• **YOUR OBJECTIVE**: Each line of the records below that contains "several" needs to be copied.

[Stored items]
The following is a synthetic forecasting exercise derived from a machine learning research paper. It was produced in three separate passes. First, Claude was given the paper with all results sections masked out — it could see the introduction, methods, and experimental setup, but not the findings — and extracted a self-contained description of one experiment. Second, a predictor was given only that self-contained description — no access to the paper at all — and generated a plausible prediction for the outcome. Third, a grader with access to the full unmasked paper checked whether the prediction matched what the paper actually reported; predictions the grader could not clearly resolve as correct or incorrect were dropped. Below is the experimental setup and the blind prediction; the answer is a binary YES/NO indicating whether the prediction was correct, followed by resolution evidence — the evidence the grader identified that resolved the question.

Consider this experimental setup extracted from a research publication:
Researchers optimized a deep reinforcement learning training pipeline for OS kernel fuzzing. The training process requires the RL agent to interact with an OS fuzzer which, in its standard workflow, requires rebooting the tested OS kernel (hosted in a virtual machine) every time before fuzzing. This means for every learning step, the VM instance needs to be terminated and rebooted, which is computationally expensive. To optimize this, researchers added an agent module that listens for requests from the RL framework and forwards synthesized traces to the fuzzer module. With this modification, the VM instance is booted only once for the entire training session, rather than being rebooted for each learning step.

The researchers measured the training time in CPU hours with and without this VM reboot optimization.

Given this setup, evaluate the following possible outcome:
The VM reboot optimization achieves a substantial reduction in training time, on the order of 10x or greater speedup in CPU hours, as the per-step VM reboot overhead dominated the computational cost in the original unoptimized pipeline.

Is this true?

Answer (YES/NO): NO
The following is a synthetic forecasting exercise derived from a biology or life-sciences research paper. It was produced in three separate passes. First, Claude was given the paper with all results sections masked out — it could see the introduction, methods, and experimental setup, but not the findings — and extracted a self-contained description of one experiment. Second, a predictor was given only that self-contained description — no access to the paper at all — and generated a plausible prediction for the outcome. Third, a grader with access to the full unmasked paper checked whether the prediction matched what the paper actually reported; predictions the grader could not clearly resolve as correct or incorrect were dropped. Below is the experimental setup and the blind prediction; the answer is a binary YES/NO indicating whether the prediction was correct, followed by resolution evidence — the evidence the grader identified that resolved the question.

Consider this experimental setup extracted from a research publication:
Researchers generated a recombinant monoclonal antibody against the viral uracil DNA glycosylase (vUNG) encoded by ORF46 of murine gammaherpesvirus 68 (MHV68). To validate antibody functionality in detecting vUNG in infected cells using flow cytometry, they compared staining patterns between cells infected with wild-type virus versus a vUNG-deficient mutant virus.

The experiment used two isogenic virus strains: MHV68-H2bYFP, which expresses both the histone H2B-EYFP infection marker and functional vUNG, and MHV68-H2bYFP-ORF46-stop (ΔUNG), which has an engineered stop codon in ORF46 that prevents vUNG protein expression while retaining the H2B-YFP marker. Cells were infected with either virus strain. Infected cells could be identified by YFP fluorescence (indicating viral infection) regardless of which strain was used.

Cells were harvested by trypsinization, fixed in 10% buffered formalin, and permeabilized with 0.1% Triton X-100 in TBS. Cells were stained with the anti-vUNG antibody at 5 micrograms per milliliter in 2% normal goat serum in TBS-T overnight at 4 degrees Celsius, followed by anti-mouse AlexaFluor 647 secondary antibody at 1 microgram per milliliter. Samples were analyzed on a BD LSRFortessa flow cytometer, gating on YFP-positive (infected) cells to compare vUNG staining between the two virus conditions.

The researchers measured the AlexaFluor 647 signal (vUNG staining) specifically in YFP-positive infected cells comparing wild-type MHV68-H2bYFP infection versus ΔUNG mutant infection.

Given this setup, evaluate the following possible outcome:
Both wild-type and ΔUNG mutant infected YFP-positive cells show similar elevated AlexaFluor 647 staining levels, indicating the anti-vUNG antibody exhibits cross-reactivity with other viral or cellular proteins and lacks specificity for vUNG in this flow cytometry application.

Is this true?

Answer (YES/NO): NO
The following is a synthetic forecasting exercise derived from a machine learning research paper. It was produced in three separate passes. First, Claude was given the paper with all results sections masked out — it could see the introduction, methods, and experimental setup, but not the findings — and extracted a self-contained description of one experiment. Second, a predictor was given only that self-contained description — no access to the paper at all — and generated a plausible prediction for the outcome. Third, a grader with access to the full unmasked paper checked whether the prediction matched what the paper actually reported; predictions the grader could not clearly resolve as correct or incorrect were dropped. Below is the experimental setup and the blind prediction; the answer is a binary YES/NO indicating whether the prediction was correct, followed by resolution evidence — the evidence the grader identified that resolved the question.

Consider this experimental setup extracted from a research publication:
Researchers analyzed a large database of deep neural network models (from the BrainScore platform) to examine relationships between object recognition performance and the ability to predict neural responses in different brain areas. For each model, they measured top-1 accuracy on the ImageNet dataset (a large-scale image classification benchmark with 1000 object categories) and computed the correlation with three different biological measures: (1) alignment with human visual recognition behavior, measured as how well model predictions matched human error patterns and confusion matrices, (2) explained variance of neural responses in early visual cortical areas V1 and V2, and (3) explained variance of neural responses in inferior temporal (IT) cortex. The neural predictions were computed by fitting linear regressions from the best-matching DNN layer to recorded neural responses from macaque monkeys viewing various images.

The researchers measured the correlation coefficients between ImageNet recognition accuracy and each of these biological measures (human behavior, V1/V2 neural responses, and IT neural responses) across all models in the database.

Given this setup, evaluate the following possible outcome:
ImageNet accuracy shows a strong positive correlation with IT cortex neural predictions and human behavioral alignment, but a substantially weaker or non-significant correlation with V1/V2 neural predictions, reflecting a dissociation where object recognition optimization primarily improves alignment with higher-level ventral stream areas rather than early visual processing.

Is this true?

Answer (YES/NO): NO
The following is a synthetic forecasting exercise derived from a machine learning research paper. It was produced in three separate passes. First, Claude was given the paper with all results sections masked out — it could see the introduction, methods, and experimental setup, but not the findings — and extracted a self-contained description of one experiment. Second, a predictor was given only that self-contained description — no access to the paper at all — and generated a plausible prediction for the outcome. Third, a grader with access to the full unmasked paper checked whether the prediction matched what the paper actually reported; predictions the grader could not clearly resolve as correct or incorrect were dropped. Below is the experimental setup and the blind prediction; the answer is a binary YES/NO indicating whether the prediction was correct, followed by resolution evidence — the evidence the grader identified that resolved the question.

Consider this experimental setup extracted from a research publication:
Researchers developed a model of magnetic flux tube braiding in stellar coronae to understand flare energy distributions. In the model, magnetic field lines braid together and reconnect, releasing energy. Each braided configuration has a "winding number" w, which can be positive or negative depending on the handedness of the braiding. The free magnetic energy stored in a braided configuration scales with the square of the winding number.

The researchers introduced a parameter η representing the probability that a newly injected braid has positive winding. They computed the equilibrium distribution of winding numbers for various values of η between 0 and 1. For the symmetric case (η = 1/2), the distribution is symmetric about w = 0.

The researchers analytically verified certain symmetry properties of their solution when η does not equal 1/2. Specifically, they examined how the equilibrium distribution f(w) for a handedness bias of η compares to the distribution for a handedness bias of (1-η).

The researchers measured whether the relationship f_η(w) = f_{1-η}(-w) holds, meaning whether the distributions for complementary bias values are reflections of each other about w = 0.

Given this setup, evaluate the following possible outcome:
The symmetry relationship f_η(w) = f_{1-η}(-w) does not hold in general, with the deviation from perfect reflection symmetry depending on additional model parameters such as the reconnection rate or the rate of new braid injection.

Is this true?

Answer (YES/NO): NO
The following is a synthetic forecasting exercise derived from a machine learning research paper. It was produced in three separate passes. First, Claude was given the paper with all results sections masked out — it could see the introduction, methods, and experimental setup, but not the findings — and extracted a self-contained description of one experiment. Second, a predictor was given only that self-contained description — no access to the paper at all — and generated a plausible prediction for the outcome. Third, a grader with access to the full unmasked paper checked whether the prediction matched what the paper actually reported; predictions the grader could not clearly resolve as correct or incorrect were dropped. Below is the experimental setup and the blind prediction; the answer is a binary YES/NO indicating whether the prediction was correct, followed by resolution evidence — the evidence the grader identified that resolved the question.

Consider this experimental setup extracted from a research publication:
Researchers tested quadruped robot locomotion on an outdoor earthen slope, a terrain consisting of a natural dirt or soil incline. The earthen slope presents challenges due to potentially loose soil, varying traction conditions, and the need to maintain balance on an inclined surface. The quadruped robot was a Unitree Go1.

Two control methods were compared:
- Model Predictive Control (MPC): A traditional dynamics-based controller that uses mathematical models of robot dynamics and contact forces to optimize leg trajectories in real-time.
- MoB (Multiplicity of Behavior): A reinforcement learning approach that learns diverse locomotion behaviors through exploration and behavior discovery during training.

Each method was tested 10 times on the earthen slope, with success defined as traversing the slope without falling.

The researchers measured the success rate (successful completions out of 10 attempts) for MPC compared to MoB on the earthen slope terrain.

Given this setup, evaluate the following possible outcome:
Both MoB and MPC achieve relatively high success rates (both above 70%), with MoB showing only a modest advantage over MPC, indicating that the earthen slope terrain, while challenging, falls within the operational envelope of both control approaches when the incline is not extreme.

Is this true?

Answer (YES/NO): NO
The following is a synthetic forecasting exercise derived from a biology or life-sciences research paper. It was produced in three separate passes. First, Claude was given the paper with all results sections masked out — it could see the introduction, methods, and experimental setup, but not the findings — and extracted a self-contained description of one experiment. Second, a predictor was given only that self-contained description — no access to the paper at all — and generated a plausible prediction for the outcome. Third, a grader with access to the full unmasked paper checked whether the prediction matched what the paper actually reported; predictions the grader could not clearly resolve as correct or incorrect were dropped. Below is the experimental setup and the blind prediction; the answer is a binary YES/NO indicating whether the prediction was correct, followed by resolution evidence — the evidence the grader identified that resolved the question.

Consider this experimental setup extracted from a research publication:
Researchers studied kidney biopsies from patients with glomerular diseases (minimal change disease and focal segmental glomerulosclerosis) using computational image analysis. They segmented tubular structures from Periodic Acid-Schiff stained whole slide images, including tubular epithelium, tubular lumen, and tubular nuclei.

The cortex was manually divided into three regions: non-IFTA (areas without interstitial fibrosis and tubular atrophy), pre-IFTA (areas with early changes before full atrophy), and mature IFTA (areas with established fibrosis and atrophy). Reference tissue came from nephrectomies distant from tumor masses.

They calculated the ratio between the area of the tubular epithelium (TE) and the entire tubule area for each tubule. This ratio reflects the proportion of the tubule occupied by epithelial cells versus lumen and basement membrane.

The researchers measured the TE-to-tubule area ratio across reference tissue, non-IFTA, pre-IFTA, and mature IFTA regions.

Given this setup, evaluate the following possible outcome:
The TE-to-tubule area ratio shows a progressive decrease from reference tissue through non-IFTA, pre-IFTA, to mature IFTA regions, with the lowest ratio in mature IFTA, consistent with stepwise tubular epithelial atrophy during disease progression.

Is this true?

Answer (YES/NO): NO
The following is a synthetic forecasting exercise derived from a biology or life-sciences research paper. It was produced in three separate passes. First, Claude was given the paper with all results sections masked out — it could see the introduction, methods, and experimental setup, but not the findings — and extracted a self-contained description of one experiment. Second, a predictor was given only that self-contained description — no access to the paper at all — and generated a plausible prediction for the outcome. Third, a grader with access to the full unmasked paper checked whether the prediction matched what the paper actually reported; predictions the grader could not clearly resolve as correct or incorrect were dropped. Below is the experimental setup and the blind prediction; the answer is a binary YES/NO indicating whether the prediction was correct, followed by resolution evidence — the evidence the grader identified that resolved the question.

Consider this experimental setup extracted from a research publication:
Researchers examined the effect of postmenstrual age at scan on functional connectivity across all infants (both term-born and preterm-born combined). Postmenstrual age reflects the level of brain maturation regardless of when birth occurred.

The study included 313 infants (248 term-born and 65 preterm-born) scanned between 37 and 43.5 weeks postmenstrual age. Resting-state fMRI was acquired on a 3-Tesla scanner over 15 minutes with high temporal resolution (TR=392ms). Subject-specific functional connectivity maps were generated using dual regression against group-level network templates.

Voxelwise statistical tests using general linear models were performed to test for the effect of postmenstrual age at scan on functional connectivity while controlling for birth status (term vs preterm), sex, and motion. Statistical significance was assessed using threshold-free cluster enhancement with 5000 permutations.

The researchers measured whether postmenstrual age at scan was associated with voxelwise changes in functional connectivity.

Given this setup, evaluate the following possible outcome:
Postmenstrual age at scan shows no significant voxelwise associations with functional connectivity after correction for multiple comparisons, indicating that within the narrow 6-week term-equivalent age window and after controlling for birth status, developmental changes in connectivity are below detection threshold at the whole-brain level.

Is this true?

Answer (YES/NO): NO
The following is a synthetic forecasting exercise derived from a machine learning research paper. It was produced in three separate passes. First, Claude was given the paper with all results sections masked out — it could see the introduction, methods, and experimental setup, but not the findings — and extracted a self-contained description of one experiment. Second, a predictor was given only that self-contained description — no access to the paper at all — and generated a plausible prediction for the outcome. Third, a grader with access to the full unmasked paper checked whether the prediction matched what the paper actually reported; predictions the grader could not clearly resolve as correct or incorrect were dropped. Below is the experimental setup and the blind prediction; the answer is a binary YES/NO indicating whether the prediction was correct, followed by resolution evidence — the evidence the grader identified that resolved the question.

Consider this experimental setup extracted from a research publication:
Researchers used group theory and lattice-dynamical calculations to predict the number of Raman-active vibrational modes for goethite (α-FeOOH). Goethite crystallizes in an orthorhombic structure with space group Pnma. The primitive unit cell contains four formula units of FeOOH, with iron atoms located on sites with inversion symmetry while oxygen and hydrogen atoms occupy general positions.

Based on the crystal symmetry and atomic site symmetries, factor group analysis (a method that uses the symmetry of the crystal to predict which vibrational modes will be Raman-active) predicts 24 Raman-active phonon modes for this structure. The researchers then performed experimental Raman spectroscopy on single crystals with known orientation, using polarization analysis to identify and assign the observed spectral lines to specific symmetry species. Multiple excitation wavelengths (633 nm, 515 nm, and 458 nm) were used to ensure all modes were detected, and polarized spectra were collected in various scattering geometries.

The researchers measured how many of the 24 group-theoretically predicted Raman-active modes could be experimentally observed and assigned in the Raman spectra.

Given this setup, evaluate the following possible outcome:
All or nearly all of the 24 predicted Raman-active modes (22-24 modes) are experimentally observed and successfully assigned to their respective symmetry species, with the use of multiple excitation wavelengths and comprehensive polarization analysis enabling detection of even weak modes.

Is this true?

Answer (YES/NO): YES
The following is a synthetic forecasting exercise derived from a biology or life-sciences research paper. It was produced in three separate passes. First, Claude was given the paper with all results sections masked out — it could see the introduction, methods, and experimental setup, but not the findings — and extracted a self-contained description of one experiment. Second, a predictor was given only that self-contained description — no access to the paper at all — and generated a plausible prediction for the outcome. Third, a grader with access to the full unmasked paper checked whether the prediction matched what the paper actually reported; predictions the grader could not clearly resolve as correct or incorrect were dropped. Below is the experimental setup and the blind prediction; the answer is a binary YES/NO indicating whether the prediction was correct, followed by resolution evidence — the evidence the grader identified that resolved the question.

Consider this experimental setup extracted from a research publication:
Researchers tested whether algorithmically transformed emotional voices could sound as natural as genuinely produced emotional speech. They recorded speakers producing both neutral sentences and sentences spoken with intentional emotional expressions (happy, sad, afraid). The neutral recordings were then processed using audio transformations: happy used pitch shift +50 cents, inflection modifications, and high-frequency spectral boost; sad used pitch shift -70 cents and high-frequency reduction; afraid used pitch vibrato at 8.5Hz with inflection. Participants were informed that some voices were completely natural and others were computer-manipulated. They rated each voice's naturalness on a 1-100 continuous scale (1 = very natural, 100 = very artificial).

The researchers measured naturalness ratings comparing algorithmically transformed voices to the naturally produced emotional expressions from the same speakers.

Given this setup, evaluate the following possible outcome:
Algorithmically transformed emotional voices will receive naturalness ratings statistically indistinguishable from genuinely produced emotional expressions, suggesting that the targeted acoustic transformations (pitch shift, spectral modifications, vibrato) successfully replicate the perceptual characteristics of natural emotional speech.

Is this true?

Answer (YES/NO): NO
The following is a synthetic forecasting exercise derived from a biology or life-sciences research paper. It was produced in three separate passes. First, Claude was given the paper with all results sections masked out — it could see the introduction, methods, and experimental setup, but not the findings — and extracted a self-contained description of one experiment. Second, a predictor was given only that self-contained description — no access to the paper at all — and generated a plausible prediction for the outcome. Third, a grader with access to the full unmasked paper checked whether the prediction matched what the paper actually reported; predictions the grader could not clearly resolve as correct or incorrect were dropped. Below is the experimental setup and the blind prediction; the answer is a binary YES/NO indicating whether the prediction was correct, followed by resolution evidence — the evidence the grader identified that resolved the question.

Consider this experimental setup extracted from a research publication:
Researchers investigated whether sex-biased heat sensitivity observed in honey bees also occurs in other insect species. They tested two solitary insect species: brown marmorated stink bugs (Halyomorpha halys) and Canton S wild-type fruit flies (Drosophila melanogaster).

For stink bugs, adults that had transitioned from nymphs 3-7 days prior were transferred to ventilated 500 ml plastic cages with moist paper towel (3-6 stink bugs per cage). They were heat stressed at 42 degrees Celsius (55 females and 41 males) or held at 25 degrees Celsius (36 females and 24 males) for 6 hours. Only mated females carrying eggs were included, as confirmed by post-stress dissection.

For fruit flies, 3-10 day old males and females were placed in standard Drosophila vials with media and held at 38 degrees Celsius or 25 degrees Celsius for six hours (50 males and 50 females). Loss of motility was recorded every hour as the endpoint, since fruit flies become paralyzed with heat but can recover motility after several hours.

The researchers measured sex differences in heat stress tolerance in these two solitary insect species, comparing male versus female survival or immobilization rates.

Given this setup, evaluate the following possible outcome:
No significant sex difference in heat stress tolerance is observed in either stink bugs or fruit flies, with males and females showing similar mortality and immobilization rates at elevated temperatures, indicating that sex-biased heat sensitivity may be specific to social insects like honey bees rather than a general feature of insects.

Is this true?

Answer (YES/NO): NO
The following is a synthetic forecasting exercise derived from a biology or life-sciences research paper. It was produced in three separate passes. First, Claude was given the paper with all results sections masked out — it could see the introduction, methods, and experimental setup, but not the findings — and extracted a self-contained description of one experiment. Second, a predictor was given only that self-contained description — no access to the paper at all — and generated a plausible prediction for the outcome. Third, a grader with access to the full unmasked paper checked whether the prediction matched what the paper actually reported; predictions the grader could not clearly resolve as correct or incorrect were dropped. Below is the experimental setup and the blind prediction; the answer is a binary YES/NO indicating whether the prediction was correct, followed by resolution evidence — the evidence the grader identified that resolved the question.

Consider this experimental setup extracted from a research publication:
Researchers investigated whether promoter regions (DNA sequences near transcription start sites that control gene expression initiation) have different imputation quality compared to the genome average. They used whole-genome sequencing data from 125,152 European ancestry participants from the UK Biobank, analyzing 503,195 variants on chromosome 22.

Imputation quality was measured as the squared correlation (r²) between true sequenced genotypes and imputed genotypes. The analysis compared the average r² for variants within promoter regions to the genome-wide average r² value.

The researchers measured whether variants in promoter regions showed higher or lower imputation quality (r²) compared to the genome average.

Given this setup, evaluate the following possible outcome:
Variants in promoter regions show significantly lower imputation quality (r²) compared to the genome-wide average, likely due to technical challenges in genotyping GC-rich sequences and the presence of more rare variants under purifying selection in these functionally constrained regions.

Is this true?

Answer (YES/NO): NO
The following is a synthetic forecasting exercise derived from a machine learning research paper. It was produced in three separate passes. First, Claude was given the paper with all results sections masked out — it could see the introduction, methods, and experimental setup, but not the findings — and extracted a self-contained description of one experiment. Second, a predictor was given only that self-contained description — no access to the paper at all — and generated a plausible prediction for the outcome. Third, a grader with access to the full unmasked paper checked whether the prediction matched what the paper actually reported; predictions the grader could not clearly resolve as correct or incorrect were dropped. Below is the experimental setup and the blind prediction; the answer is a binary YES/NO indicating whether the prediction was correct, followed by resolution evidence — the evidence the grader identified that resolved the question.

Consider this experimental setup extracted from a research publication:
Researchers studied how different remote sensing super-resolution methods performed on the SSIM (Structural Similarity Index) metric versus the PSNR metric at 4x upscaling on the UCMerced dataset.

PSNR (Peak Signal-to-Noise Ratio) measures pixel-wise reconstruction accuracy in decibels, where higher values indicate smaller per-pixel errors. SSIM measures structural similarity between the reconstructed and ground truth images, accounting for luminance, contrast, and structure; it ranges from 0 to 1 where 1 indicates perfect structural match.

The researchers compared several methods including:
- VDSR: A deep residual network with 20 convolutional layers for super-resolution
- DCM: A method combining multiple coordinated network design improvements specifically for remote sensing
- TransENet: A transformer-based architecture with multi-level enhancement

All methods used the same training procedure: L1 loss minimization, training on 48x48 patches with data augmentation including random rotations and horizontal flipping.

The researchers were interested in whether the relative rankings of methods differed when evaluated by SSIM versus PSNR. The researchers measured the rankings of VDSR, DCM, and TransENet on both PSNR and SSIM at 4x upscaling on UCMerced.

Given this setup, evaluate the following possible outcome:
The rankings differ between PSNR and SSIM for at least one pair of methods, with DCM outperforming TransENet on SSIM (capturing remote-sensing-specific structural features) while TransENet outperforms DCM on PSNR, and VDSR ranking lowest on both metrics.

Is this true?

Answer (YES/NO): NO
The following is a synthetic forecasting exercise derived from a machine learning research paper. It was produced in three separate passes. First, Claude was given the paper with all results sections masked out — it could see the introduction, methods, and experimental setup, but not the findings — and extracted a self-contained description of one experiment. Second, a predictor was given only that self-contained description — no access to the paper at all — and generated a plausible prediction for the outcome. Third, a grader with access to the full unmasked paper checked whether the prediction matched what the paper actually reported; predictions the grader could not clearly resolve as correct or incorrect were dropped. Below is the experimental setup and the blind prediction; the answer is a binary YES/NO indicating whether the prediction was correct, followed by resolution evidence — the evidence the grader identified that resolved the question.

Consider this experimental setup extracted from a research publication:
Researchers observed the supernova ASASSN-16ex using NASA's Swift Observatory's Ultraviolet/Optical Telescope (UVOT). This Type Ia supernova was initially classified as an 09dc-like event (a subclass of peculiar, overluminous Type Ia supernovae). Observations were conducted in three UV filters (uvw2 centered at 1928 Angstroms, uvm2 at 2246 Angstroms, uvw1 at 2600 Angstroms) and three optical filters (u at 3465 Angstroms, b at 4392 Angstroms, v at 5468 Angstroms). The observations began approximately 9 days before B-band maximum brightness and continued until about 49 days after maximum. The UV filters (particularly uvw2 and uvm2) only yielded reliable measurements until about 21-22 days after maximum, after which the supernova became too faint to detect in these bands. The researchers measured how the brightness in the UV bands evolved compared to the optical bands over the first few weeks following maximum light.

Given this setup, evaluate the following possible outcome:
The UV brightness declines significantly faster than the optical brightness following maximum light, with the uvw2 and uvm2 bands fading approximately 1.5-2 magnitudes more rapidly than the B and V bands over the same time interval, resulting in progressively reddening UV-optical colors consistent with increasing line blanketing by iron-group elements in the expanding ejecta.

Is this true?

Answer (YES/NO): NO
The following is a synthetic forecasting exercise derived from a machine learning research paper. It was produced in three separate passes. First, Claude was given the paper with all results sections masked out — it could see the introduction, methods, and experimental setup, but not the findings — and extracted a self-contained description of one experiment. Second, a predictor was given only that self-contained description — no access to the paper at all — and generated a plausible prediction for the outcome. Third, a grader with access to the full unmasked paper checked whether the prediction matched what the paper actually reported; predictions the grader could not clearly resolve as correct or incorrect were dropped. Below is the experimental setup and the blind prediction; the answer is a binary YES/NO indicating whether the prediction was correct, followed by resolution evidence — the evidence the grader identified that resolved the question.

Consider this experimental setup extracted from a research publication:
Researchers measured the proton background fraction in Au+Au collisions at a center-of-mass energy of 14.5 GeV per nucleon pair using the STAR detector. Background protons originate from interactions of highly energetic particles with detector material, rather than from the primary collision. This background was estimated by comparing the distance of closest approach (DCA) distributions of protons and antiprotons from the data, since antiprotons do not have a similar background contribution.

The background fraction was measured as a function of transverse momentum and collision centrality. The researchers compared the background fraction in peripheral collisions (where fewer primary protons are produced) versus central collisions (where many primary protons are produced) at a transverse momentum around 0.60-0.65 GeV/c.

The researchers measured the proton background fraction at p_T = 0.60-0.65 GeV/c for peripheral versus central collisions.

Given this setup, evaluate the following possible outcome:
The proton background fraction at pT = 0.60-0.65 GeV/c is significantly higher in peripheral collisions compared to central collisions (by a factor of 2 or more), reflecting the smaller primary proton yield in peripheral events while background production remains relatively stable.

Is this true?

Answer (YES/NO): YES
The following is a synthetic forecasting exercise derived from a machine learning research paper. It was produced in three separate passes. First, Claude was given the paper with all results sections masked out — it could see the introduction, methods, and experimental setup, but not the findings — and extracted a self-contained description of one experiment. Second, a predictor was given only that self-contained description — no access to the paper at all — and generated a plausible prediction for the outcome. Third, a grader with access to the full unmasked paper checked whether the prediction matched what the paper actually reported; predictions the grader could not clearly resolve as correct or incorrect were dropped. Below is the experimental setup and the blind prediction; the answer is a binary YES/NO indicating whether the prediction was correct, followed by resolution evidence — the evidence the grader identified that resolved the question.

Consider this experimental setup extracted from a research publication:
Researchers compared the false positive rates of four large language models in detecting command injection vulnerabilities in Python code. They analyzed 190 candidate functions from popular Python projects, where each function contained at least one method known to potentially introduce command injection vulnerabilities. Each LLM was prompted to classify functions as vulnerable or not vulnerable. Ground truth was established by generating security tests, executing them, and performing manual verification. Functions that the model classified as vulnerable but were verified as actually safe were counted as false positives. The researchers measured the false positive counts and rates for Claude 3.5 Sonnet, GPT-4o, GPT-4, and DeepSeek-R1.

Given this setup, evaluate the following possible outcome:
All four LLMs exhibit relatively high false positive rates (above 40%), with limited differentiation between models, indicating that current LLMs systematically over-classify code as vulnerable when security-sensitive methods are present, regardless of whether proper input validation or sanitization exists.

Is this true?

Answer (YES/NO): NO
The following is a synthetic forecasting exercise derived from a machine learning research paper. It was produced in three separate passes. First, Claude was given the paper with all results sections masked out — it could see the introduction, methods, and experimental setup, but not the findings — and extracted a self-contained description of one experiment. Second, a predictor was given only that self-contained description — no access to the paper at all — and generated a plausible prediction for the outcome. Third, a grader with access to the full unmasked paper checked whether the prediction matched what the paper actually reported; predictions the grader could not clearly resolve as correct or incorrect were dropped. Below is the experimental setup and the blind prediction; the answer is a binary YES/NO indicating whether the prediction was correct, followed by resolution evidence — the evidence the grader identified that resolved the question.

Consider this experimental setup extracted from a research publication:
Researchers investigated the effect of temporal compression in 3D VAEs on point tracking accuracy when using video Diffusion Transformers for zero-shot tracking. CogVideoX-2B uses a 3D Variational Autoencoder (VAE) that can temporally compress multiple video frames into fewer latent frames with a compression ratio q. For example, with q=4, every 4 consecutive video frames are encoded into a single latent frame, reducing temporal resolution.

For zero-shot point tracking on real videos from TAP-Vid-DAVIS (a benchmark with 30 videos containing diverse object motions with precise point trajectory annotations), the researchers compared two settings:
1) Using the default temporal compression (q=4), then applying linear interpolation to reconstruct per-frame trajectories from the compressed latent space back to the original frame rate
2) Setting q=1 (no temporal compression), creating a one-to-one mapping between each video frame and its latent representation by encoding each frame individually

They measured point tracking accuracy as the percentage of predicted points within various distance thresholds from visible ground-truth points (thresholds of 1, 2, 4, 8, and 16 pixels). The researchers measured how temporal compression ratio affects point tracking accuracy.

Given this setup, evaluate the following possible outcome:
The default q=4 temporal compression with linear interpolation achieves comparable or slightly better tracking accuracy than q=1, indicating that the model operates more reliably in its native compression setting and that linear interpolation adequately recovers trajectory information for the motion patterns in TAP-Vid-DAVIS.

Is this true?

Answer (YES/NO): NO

• **SOLUTION TO THE EXERCISE**:
For fruit flies, 3-10 day old males and females were placed in standard Drosophila vials with media and held at 38 degrees Celsius or 25 degrees Celsius for six hours (50 males and 50 females). Loss of motility was recorded every hour as the endpoint, since fruit flies become paralyzed with heat but can recover motility after several hours.
The researchers compared several methods including:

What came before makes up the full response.